THE PROBLEM: Format the listing below as a JSON array of strings with one string per line, and leave out the blank lines.

SUPPLIED DATA:
^^^^^^^^^^^^^^^^
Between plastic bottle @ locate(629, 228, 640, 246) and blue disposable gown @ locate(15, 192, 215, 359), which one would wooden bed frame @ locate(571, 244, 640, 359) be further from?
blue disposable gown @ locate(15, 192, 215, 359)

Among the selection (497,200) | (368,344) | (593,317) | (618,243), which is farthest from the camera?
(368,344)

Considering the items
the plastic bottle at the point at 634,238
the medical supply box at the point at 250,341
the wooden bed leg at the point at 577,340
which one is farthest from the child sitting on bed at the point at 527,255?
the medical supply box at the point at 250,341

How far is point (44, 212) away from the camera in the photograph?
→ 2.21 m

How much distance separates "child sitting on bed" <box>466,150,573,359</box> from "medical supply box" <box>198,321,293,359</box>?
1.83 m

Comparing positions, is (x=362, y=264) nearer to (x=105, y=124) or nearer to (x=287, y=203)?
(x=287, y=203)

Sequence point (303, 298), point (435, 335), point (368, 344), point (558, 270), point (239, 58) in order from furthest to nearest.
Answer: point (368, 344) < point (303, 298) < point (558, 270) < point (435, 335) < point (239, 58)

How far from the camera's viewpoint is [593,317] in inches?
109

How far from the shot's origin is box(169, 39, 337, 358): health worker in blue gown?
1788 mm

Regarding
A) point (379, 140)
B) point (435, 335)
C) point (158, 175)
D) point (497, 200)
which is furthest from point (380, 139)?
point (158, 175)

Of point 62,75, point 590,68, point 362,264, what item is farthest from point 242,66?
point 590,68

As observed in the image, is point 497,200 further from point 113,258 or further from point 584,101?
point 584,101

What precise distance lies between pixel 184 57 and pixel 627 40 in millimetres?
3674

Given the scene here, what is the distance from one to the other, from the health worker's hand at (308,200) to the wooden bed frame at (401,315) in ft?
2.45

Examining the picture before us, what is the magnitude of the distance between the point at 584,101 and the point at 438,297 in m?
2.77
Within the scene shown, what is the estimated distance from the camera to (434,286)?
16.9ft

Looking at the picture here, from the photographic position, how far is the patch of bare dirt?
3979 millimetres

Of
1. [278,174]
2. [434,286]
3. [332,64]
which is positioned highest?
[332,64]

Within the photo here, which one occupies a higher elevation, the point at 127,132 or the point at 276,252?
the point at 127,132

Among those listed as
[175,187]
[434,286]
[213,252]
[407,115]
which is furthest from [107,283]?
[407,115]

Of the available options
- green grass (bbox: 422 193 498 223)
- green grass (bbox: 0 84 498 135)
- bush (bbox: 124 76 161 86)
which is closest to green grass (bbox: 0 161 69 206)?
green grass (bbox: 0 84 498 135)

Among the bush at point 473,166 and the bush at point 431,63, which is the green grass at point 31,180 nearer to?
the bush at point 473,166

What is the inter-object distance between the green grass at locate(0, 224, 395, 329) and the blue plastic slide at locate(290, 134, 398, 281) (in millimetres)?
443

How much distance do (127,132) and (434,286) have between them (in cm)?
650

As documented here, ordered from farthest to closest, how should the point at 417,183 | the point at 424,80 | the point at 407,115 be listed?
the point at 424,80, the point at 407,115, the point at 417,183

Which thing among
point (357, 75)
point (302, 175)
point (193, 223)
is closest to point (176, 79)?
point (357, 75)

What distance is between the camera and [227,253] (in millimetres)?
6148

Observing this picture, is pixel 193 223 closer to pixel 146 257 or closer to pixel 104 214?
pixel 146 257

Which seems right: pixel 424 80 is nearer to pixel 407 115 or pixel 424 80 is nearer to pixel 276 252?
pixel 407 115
^^^^^^^^^^^^^^^^
RESPONSE:
[
  "Between plastic bottle @ locate(629, 228, 640, 246) and blue disposable gown @ locate(15, 192, 215, 359), which one would wooden bed frame @ locate(571, 244, 640, 359) be further from?",
  "blue disposable gown @ locate(15, 192, 215, 359)",
  "Among the selection (497,200) | (368,344) | (593,317) | (618,243), which is farthest from the camera?",
  "(368,344)",
  "Considering the items",
  "the plastic bottle at the point at 634,238",
  "the medical supply box at the point at 250,341",
  "the wooden bed leg at the point at 577,340",
  "which one is farthest from the child sitting on bed at the point at 527,255?",
  "the medical supply box at the point at 250,341",
  "How far is point (44, 212) away from the camera in the photograph?",
  "→ 2.21 m",
  "How much distance separates \"child sitting on bed\" <box>466,150,573,359</box> from \"medical supply box\" <box>198,321,293,359</box>?",
  "1.83 m",
  "Comparing positions, is (x=362, y=264) nearer to (x=105, y=124) or nearer to (x=287, y=203)?",
  "(x=287, y=203)",
  "Sequence point (303, 298), point (435, 335), point (368, 344), point (558, 270), point (239, 58) in order from furthest to nearest.",
  "Answer: point (368, 344) < point (303, 298) < point (558, 270) < point (435, 335) < point (239, 58)",
  "How far from the camera's viewpoint is [593,317] in inches?",
  "109",
  "How far from the shot's origin is box(169, 39, 337, 358): health worker in blue gown?",
  "1788 mm",
  "Regarding",
  "A) point (379, 140)",
  "B) point (435, 335)",
  "C) point (158, 175)",
  "D) point (497, 200)",
  "which is furthest from point (380, 139)?",
  "point (158, 175)",
  "Of point 62,75, point 590,68, point 362,264, what item is farthest from point 242,66?",
  "point 590,68",
  "As observed in the image, is point 497,200 further from point 113,258 or further from point 584,101?",
  "point 584,101",
  "What precise distance lies between pixel 184 57 and pixel 627 40 in millimetres?",
  "3674",
  "Given the scene here, what is the distance from one to the other, from the health worker's hand at (308,200) to the wooden bed frame at (401,315) in ft?",
  "2.45",
  "Examining the picture before us, what is the magnitude of the distance between the point at 584,101 and the point at 438,297 in m?",
  "2.77",
  "Within the scene shown, what is the estimated distance from the camera to (434,286)?",
  "16.9ft",
  "Looking at the picture here, from the photographic position, how far is the patch of bare dirt?",
  "3979 millimetres",
  "Of",
  "1. [278,174]",
  "2. [434,286]",
  "3. [332,64]",
  "which is positioned highest?",
  "[332,64]",
  "Within the photo here, which one occupies a higher elevation, the point at 127,132 or the point at 276,252?",
  "the point at 127,132",
  "Among those listed as",
  "[175,187]",
  "[434,286]",
  "[213,252]",
  "[407,115]",
  "which is furthest from [107,283]?",
  "[407,115]",
  "Of the available options",
  "- green grass (bbox: 422 193 498 223)",
  "- green grass (bbox: 0 84 498 135)",
  "- bush (bbox: 124 76 161 86)",
  "which is closest to green grass (bbox: 0 161 69 206)?",
  "green grass (bbox: 0 84 498 135)",
  "Among the bush at point 473,166 and the bush at point 431,63, which is the green grass at point 31,180 nearer to?",
  "the bush at point 473,166",
  "What is the inter-object distance between the green grass at locate(0, 224, 395, 329) and the blue plastic slide at locate(290, 134, 398, 281) (in millimetres)?",
  "443",
  "How much distance do (127,132) and (434,286) have between them (in cm)?",
  "650",
  "As documented here, ordered from farthest to closest, how should the point at 417,183 | the point at 424,80 | the point at 407,115 be listed?",
  "the point at 424,80, the point at 407,115, the point at 417,183",
  "Which thing among",
  "point (357, 75)",
  "point (302, 175)",
  "point (193, 223)",
  "is closest to point (176, 79)?",
  "point (357, 75)",
  "What distance is between the camera and [227,253] (in millimetres)?",
  "6148",
  "Observing this picture, is pixel 193 223 closer to pixel 146 257 or closer to pixel 104 214?",
  "pixel 146 257",
  "Which seems right: pixel 424 80 is nearer to pixel 407 115 or pixel 424 80 is nearer to pixel 276 252?",
  "pixel 407 115"
]